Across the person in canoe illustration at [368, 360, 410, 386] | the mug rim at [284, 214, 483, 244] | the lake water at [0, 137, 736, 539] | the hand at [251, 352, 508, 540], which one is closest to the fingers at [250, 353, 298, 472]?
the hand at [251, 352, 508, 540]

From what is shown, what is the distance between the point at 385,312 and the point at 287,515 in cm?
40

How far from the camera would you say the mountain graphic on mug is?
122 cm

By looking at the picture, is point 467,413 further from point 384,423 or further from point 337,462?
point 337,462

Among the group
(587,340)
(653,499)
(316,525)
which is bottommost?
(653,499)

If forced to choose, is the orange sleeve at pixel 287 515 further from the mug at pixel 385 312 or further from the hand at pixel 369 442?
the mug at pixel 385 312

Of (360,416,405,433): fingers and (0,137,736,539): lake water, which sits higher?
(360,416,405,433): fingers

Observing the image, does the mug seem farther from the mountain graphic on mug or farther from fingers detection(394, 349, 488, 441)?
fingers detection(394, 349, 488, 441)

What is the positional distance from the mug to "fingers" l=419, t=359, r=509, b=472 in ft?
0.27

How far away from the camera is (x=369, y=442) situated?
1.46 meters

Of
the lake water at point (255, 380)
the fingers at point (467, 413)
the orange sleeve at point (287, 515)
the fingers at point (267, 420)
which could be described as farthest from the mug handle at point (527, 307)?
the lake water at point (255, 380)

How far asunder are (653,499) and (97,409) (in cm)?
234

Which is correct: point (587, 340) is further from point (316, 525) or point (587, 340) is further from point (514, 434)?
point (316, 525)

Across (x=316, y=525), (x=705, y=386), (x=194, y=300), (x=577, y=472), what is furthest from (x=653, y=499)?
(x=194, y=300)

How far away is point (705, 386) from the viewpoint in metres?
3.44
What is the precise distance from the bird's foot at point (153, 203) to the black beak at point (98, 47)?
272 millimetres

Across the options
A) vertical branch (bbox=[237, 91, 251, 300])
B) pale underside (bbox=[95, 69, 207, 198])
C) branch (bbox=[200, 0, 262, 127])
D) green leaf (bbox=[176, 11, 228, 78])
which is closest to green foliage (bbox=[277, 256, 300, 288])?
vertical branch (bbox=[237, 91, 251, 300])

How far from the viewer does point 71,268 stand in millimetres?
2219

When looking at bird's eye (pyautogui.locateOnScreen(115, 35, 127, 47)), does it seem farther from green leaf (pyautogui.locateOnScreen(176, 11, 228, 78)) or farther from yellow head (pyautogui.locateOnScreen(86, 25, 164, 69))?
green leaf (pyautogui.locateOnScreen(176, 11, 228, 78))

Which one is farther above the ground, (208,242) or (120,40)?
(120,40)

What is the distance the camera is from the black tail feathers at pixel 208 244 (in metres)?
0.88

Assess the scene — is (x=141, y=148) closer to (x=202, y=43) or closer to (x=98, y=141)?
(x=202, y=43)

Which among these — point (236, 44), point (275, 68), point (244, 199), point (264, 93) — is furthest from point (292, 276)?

------------------------------------------------------------

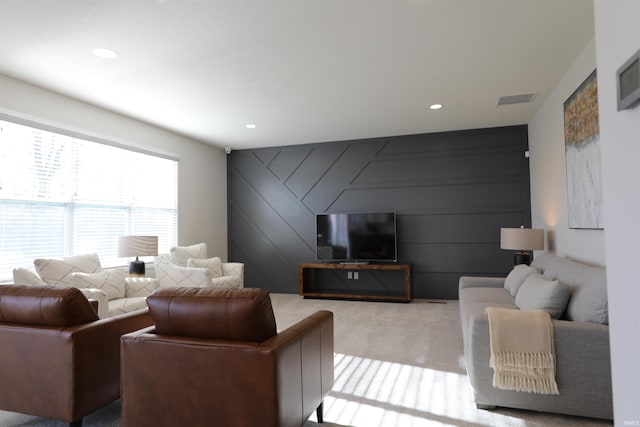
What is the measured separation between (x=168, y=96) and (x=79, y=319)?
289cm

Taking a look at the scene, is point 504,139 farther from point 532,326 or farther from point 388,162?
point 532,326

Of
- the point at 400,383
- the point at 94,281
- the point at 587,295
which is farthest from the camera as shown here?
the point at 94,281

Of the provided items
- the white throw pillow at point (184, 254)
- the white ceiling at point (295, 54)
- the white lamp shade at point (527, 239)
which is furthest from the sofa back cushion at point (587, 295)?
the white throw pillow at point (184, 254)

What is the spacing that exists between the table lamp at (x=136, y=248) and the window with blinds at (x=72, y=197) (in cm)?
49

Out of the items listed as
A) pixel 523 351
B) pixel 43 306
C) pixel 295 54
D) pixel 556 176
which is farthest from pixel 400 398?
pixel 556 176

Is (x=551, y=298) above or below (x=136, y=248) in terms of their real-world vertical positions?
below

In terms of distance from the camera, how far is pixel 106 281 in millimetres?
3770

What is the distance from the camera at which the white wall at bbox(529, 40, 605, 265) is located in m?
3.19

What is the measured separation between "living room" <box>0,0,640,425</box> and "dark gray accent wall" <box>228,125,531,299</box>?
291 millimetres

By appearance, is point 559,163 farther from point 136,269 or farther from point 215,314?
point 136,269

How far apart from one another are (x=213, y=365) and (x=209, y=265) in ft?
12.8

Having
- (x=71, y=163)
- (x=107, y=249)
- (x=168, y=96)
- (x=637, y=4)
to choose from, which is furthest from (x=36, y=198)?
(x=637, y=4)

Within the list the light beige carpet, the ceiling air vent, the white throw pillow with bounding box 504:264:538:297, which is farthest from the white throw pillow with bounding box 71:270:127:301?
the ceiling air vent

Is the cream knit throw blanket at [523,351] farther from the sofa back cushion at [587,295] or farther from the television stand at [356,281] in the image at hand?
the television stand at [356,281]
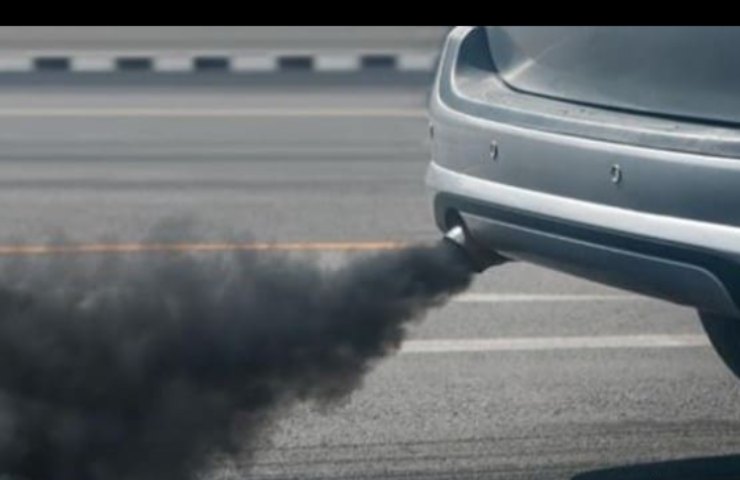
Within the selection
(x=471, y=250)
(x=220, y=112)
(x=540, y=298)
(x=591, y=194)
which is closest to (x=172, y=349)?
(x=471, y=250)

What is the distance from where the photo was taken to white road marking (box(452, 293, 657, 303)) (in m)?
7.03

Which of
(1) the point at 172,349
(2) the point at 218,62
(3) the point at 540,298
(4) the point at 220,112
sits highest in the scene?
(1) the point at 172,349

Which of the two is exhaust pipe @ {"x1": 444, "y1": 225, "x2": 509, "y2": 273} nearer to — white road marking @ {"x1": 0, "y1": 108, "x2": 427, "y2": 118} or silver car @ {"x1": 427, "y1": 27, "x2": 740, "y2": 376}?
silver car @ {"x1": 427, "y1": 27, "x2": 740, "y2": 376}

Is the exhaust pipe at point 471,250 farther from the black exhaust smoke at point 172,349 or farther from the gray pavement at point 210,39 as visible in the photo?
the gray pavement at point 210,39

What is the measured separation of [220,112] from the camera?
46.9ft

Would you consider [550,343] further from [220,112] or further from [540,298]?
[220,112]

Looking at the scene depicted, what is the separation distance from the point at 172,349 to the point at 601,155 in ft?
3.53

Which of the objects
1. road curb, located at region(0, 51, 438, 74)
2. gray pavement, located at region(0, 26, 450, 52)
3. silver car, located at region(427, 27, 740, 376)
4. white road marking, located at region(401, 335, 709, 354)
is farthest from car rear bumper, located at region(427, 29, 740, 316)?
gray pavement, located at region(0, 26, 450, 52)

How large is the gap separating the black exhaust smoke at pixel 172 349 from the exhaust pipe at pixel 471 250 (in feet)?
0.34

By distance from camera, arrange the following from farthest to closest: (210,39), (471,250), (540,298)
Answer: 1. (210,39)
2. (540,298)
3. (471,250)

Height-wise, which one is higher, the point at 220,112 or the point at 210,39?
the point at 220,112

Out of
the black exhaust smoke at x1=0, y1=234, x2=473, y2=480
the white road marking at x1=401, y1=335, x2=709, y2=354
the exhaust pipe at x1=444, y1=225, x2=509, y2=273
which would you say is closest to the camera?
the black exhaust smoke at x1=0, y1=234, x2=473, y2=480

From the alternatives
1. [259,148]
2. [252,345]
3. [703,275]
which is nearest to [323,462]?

------------------------------------------------------------

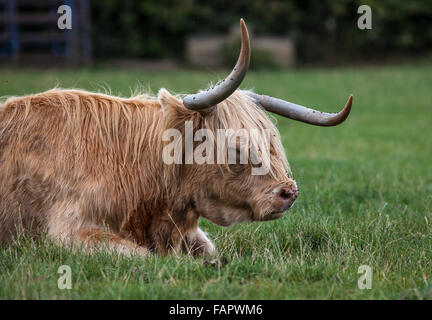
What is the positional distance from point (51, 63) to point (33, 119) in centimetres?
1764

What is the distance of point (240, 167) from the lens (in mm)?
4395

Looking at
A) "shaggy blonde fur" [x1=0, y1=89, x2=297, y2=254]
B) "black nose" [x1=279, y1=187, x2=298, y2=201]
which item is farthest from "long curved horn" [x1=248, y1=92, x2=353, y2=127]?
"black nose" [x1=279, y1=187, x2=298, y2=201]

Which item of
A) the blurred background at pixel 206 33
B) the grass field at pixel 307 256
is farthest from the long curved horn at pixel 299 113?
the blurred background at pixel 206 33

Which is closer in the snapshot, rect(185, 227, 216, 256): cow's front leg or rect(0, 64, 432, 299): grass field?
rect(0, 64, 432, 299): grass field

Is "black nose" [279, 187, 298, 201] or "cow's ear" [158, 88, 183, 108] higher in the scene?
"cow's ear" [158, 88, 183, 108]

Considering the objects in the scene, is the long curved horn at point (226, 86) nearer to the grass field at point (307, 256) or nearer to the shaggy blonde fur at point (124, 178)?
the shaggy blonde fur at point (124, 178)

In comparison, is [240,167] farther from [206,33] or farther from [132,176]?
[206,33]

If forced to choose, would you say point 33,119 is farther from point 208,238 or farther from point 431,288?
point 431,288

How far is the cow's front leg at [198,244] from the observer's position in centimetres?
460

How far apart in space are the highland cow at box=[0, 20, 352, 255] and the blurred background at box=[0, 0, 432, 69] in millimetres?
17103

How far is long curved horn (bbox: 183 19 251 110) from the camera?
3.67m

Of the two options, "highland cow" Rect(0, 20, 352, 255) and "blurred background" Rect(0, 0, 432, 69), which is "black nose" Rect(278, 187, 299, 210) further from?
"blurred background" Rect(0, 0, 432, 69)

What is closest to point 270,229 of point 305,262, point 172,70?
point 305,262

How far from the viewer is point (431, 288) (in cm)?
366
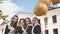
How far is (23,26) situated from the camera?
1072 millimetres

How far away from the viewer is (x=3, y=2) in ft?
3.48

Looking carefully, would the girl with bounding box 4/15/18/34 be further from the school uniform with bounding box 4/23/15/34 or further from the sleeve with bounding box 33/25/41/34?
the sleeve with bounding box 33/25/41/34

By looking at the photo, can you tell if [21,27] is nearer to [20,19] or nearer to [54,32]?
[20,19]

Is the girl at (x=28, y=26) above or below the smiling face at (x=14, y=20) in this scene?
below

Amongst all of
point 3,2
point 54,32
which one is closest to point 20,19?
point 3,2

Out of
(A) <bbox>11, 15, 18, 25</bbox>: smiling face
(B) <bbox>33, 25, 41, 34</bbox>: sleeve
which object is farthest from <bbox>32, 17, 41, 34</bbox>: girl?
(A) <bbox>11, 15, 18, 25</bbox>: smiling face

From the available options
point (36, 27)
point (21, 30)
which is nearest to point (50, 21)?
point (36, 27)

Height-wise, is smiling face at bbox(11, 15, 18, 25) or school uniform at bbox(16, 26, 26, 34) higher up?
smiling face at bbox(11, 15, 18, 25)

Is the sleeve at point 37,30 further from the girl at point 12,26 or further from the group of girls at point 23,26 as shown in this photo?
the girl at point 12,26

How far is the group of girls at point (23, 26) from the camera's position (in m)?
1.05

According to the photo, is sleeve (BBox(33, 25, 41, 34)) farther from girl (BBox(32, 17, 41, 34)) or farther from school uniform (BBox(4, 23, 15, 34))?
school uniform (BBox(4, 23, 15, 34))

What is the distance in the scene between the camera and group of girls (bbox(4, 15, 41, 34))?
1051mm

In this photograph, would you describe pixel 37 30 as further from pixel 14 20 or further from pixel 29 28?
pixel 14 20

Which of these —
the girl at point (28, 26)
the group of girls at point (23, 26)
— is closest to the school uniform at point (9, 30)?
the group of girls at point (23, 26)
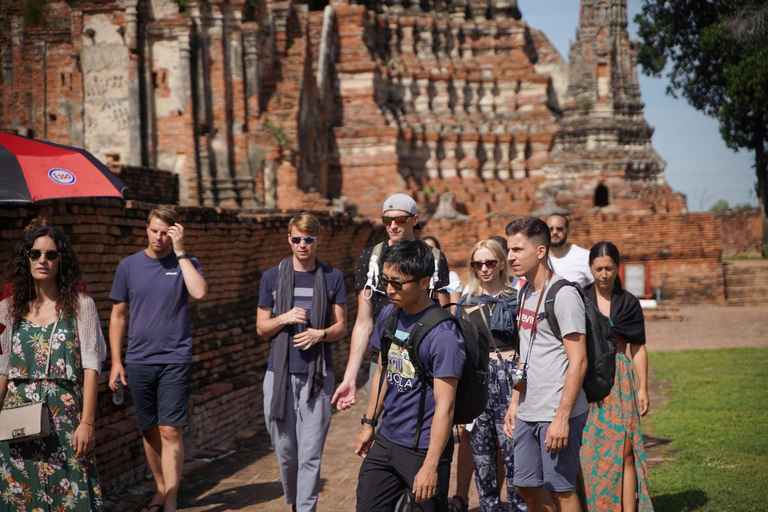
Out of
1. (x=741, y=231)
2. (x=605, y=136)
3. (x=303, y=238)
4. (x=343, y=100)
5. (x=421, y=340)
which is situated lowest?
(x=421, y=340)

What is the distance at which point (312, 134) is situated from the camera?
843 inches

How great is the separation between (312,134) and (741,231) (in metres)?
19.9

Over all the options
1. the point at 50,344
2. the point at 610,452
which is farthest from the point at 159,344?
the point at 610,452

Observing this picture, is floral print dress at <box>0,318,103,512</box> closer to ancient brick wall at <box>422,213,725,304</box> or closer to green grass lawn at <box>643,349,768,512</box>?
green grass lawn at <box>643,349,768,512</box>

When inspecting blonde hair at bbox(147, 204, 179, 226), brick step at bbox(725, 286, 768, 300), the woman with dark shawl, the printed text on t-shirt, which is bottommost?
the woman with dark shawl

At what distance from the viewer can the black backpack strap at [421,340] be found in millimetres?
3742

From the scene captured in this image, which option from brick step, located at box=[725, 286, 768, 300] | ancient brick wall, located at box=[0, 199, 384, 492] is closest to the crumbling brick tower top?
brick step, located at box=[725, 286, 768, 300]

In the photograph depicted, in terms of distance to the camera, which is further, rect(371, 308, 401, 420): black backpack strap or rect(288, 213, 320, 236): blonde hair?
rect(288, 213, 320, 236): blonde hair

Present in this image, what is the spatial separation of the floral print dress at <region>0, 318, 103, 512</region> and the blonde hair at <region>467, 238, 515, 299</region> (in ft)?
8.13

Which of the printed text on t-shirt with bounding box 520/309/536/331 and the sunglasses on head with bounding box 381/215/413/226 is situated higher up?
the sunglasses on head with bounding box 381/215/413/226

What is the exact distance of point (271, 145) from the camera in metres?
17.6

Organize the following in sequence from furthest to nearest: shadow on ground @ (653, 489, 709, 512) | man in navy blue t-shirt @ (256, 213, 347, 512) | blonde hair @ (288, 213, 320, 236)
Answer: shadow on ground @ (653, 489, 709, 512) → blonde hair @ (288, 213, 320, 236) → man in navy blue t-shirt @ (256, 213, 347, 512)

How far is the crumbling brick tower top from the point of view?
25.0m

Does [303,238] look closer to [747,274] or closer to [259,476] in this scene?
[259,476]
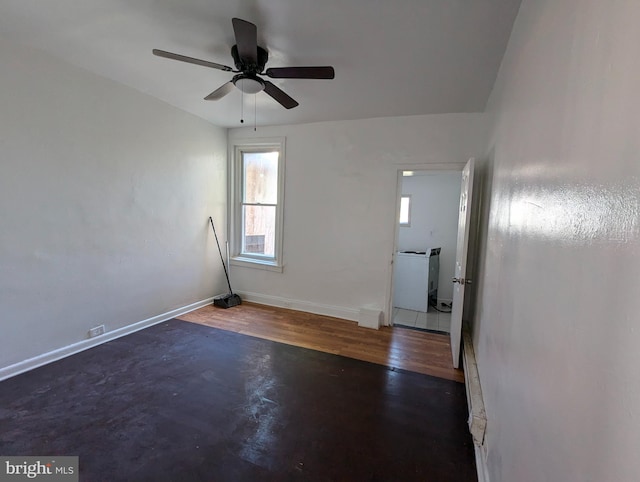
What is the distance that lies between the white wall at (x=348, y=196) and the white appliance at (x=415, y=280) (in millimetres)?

------------------------------------------------------------

Pull out every line of the data above that contains the string "smoke", matching case exactly.

Is the exhaust pipe at point 471,250 farther from the black exhaust smoke at point 172,349 or farther from the gray pavement at point 210,39 as visible in the photo?
How large is the gap separating the black exhaust smoke at pixel 172 349 from the exhaust pipe at pixel 471 250 (in feet)?
the black exhaust smoke at x1=0, y1=234, x2=473, y2=480
the black exhaust smoke at x1=0, y1=234, x2=473, y2=480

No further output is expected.